MATERIAL FOR THIS EXERCISE:

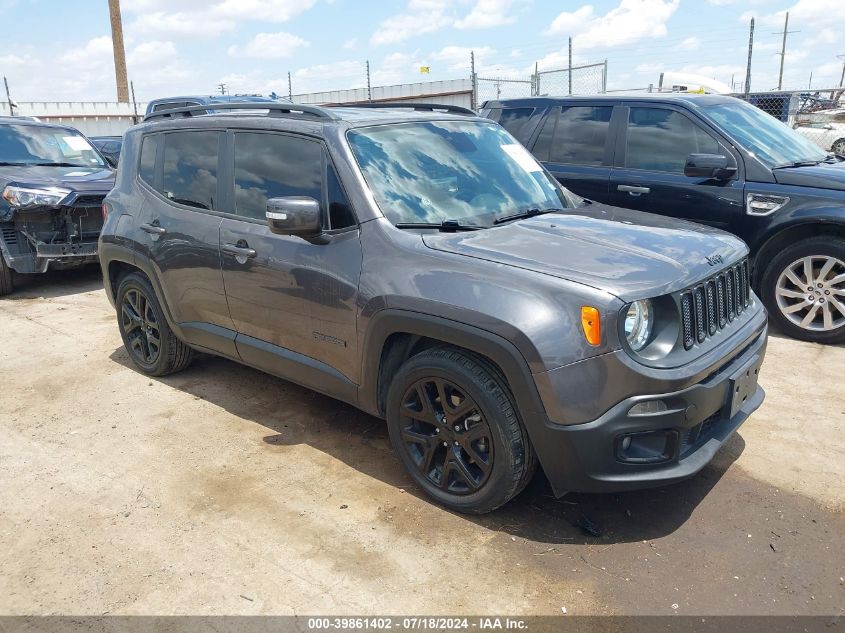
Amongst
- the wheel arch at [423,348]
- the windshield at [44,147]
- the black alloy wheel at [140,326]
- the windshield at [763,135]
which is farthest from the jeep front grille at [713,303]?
the windshield at [44,147]

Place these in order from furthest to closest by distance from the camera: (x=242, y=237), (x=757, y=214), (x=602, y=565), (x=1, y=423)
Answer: (x=757, y=214) → (x=1, y=423) → (x=242, y=237) → (x=602, y=565)

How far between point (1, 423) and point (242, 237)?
2.08 m

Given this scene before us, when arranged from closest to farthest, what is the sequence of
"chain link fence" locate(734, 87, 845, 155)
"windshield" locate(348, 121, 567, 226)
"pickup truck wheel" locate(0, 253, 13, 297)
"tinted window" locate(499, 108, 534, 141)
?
"windshield" locate(348, 121, 567, 226) → "tinted window" locate(499, 108, 534, 141) → "pickup truck wheel" locate(0, 253, 13, 297) → "chain link fence" locate(734, 87, 845, 155)

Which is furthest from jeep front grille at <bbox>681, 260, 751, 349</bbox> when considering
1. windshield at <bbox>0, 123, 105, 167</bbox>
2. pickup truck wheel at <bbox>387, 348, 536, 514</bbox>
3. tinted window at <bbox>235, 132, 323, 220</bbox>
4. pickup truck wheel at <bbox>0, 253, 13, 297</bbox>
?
windshield at <bbox>0, 123, 105, 167</bbox>

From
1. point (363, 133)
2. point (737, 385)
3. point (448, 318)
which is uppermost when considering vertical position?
point (363, 133)

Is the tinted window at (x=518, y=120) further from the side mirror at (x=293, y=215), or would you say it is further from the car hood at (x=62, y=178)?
the car hood at (x=62, y=178)

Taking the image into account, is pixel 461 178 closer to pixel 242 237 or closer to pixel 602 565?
pixel 242 237

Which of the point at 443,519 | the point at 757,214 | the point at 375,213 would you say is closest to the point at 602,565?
the point at 443,519

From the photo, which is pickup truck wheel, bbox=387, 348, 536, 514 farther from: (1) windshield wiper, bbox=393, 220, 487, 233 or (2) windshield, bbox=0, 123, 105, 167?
(2) windshield, bbox=0, 123, 105, 167

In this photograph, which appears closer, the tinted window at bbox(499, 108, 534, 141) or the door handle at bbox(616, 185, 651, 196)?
the door handle at bbox(616, 185, 651, 196)

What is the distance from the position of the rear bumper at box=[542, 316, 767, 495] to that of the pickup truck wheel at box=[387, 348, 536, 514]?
0.19 meters

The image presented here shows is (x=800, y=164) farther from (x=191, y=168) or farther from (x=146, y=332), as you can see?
(x=146, y=332)

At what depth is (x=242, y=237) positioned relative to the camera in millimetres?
3975

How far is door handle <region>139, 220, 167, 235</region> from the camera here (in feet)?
14.8
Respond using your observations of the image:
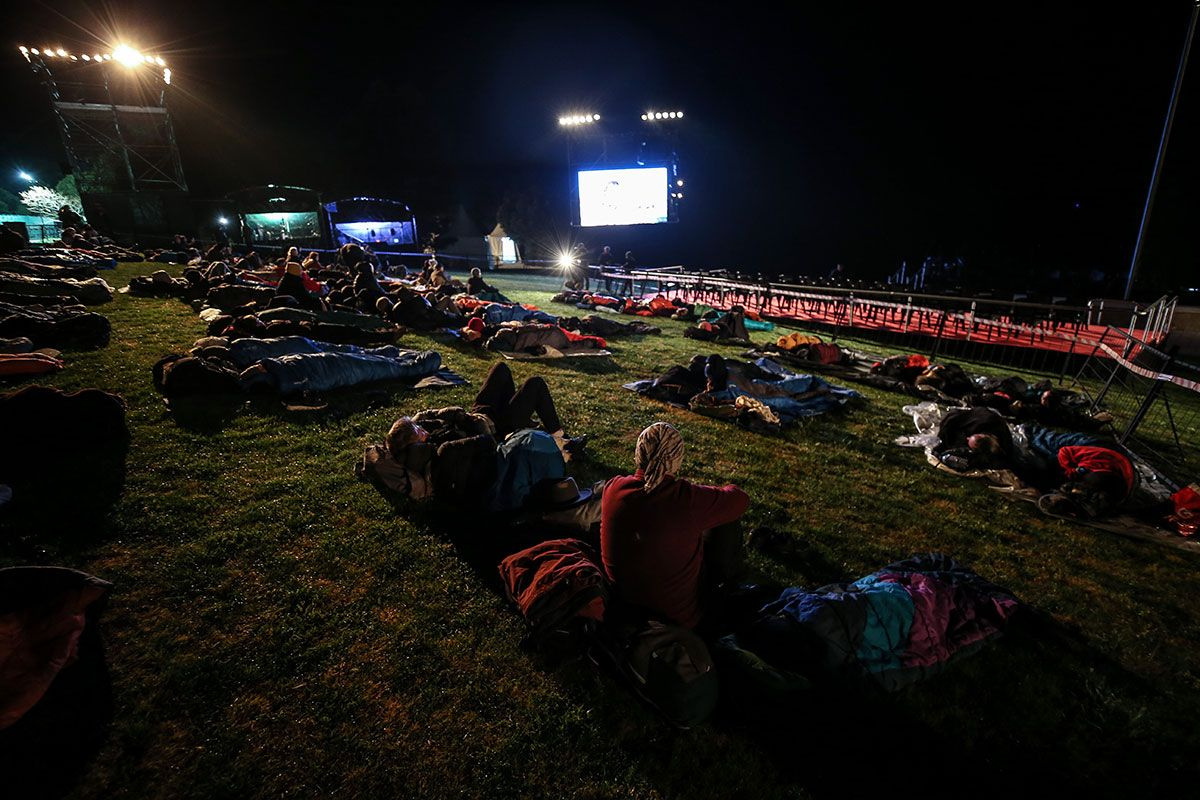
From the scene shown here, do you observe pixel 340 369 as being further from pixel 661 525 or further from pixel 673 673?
pixel 673 673

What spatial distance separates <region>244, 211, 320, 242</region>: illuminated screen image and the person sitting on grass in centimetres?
3876

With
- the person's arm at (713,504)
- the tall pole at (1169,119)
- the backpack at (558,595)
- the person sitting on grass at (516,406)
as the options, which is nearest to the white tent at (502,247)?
the tall pole at (1169,119)

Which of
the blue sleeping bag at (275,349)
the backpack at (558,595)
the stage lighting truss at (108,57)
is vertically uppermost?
the stage lighting truss at (108,57)

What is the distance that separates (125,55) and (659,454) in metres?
50.2

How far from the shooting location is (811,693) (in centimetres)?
272

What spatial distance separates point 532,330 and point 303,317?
466cm

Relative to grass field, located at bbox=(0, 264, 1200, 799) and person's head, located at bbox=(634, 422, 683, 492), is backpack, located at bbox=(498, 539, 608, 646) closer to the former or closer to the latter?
grass field, located at bbox=(0, 264, 1200, 799)

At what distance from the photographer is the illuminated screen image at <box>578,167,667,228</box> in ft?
90.6

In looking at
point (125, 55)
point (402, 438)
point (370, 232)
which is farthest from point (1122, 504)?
point (125, 55)

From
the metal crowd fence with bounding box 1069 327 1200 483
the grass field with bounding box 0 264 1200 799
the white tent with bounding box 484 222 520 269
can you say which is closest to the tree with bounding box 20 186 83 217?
the white tent with bounding box 484 222 520 269

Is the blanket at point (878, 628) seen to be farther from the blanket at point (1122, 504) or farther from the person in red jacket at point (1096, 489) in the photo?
the blanket at point (1122, 504)

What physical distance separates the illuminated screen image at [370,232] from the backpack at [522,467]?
120 feet

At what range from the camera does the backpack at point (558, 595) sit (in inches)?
109

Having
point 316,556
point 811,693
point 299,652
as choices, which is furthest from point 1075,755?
point 316,556
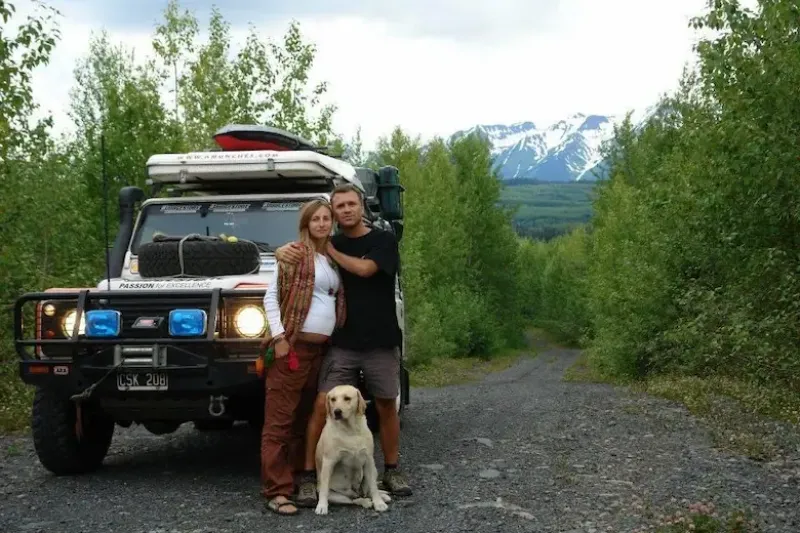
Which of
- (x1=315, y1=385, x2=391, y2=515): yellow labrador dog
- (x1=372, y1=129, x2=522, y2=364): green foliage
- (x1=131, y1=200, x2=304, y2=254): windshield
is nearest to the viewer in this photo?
(x1=315, y1=385, x2=391, y2=515): yellow labrador dog

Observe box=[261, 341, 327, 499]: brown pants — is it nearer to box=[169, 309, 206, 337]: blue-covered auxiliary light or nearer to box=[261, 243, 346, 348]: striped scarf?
box=[261, 243, 346, 348]: striped scarf

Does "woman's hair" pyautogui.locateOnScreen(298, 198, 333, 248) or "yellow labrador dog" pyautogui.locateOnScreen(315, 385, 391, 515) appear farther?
"woman's hair" pyautogui.locateOnScreen(298, 198, 333, 248)

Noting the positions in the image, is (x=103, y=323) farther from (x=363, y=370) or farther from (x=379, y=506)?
(x=379, y=506)

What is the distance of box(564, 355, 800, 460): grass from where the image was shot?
350 inches

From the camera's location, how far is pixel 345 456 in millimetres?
6047

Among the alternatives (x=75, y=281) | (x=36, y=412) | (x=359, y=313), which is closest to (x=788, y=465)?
(x=359, y=313)

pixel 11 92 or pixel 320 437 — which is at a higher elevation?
pixel 11 92

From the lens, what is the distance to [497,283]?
5028 centimetres

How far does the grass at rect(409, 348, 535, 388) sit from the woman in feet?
65.0

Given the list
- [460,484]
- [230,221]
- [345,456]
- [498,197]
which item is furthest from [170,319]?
[498,197]

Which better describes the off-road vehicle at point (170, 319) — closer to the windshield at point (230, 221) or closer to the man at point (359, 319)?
the windshield at point (230, 221)

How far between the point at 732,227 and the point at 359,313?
28.1 feet

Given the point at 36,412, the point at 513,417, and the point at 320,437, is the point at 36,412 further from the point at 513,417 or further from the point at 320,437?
the point at 513,417

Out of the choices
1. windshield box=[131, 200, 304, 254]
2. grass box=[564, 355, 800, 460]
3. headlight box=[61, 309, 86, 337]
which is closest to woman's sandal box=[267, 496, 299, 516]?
headlight box=[61, 309, 86, 337]
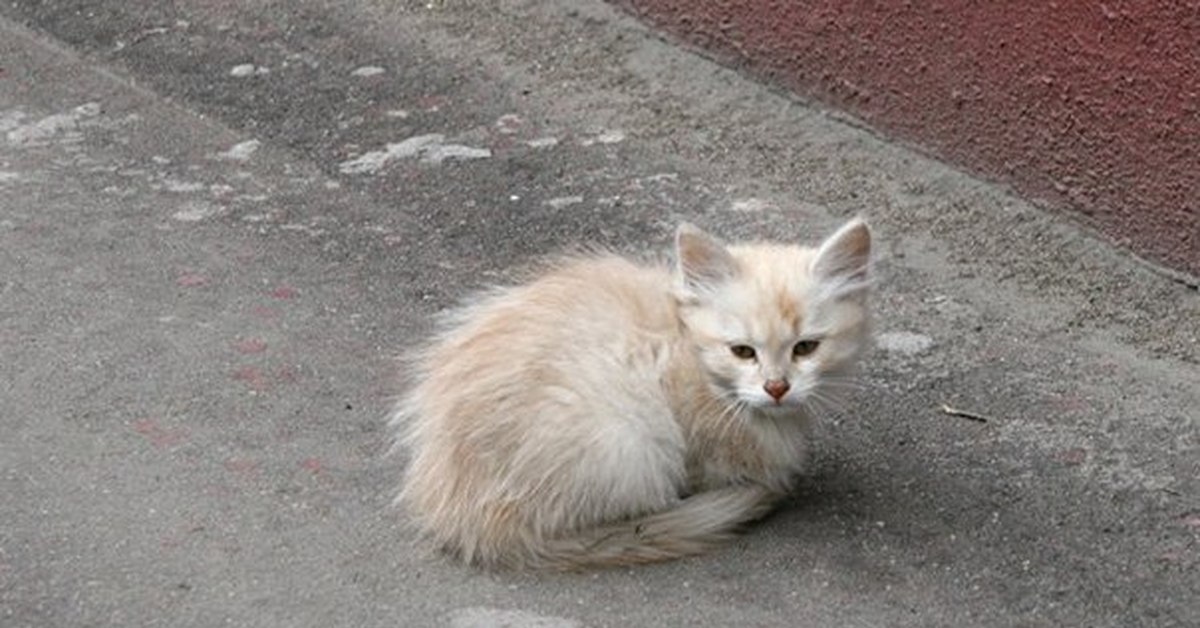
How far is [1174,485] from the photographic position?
4.55m

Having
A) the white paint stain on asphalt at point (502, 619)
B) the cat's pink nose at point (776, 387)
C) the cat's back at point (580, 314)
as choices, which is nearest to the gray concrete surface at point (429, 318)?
the white paint stain on asphalt at point (502, 619)

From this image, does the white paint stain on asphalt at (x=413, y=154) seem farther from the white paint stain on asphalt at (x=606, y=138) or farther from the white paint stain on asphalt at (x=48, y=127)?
the white paint stain on asphalt at (x=48, y=127)

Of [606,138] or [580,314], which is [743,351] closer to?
[580,314]

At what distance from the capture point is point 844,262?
429 centimetres

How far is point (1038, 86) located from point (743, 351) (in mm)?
1778

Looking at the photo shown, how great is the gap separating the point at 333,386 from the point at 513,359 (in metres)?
0.88

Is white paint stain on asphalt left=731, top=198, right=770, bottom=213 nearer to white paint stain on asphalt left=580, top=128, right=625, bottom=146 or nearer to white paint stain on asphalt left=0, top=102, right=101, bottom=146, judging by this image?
white paint stain on asphalt left=580, top=128, right=625, bottom=146

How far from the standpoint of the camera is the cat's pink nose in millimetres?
4219

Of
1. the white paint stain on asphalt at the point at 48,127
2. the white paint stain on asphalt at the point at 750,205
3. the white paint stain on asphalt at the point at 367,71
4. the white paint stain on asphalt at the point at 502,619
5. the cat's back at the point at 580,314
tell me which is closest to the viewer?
the white paint stain on asphalt at the point at 502,619

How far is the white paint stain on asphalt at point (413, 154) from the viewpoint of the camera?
6281 millimetres

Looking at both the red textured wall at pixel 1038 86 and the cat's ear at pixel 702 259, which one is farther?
the red textured wall at pixel 1038 86

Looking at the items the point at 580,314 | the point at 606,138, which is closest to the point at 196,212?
the point at 606,138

GOAL OF THE EXERCISE:
Repeat word for word every line from the one that holds "From this image, does" to the end. Both ends count.

FINISHED TASK:
From this image, does the white paint stain on asphalt at (x=413, y=154) seem farther from the white paint stain on asphalt at (x=606, y=138) or farther from the white paint stain on asphalt at (x=48, y=127)?
the white paint stain on asphalt at (x=48, y=127)

Of [606,138] or [580,314], which is [743,351] closer to?
[580,314]

At what distance from the capture point is point 844,262?
429 centimetres

How far is point (1038, 86) located from point (743, 351) (in mm)?
1778

Looking at the photo shown, how great is the gap separating the point at 333,386 from the point at 513,359 (in metres)?
0.88

Is white paint stain on asphalt left=731, top=198, right=770, bottom=213 nearer to white paint stain on asphalt left=580, top=128, right=625, bottom=146 or nearer to white paint stain on asphalt left=0, top=102, right=101, bottom=146, judging by this image?
white paint stain on asphalt left=580, top=128, right=625, bottom=146

How far from the standpoint of the camera is the cat's pink nose in millimetres?
4219

Of
1. the white paint stain on asphalt at the point at 48,127
2. the white paint stain on asphalt at the point at 750,205
3. the white paint stain on asphalt at the point at 367,71
4. the white paint stain on asphalt at the point at 502,619
5. the cat's back at the point at 580,314
tell me which is closest to the viewer?
the white paint stain on asphalt at the point at 502,619

How far is the white paint stain on asphalt at point (413, 154) from the viewpoint of the camera?
6281 millimetres

Looking at both the red textured wall at pixel 1038 86 and the cat's ear at pixel 702 259, which one is farther?
the red textured wall at pixel 1038 86

Looking at the items the point at 580,314 | the point at 606,138, which is closest to the point at 196,212?
the point at 606,138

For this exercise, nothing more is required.